Furthermore, the UK has important strengths in genomics, with huge capacity in connecting data sets and records. This information holds tremendous potential to accelerate drug development and bring new innovations to patients. We live in exciting times for data-driven innovation!

Many of the incentives are further underlined in the LSIS. While we have yet to see how the government will fully implement the strategy, the dialogue has for now been very encouraging. Janssen hence continues to see the UK as a great place to come and do research.

As managing director, what are your main ambitions looking forward?

My first priority as a managing director is to attract and retain the very best talent, as should be the priority of any head of company, to create an environment that attracts the very best people. Great products and strategies are one thing, but if you cannot execute or implement them, they serve no purpose. At Janssen, we are very keen to create an inclusive work culture where we have a diverse workforce, that encourages people to be themselves at work.
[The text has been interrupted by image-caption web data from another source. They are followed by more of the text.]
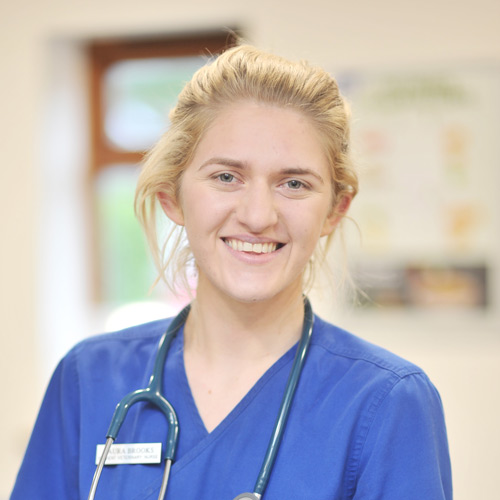 heathside-vets-vet-in-southampton-team-staff-laura-brooks
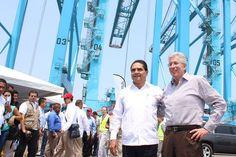 El gobernador de Michoacán realizó con el titular de la SCT, Gerardo Ruiz, una visita de supervisión a la Segunda Terminal Especializada de Contenedores Semiautomatizada de México y Latinoamérica – ...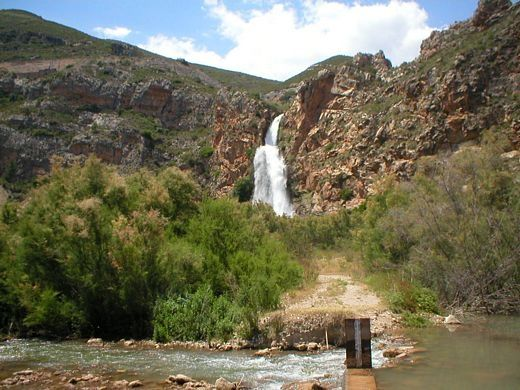 waterfall in spain close to b&b Los Gatos Valencia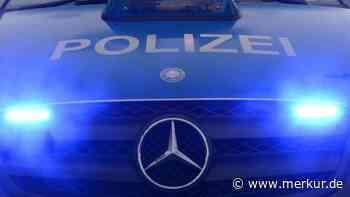 Unterhaching: 19-Jähriger schleudert mit Pkw gegen Werbetafel - Merkur.de
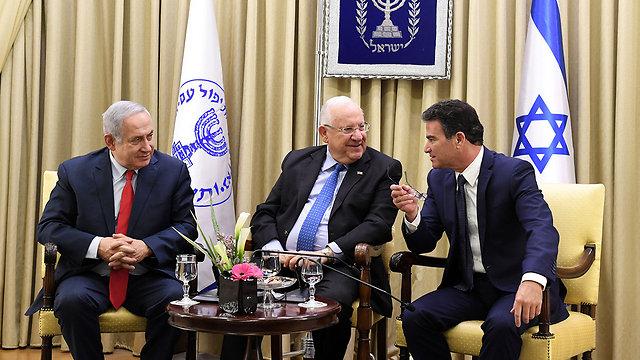 """ראש המוסד יוסי כהן עם ראש הממשלה ונשיא המדינה (צילום: קובי גדעון, לע""""מ) (צילום: קובי גדעון, לע"""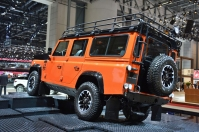 ranwhenparked-geneva2015-land-rover-defender-limited-edition-9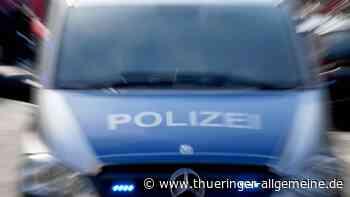 Unbekannter wirft Stein auf fahrendes Auto – Polizei Greiz sucht dringend Zeugen - Thüringer Allgemeine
This allows us to fish in a much larger and broader talent pool.

My second priority is to continue to partner with colleagues in other pharmaceutical companies to try and address some of the reputational issues we face as an industry. Finally, I think it is essential we continue to work with the charity sector and patient organizations in order to empower patients, as ultimately, we exist to try and help people live longer, healthier and happier lives.